» TEXTE EXTRAIT:

○ ○ ○ ○ ○ ○ ○

S’il estime qu’il n’y a pas lieu à saisir le document ou l’objet, le juge des libertés et de la détention ordonne sa restitution immédiate, ainsi que la destruction du procès-verbal des opérations et, le cas échéant, la cancellation de toute référence à ce document, à son contenu ou à cet objet qui figurerait dans le dossier de la procédure.

Dans le cas contraire, il ordonne le versement du scellé et du procès-verbal au dossier de la procédure. Cette décision n’exclut pas la possibilité ultérieure pour les parties de demander la nullité de la saisie devant, selon les cas, la juridiction de jugement ou la chambre de l’instruction.

Art. 56-3. – Les perquisitions dans le cabinet d’un médecin, d’un notaire ou d’un huissier sont effectuées par un magistrat et en présence de la personne responsable de l’ordre ou de l’organisation professionnelle à laquelle appartient l’intéressé ou de son représentant.

Art. 59. – Sauf réclamation faite de l’intérieur de la maison ou exceptions prévues par la loi, les perquisitions et les visites domiciliaires ne peuvent être commencées avant 6 heures et après 21 heures.

○ ○ ○ ○ ○ ○ ○

» DONNÉES FOURNIES:
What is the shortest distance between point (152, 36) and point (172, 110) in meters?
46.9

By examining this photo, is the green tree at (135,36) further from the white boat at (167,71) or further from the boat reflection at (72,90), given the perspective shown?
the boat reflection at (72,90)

○ ○ ○ ○ ○ ○ ○

Selon le texte extrait, avant quelle heure et après quelle heure les perquisitions et les visites domiciliaires ne peuvent-elles pas être commencées, hors réclamation faite de l’intérieur de la maison ou exception prévue par la loi ? Ce matériel ne joue aucun rôle ici.

» RÉSULTAT:
Elles ne peuvent pas être commencées avant 6 heures ni après 21 heures.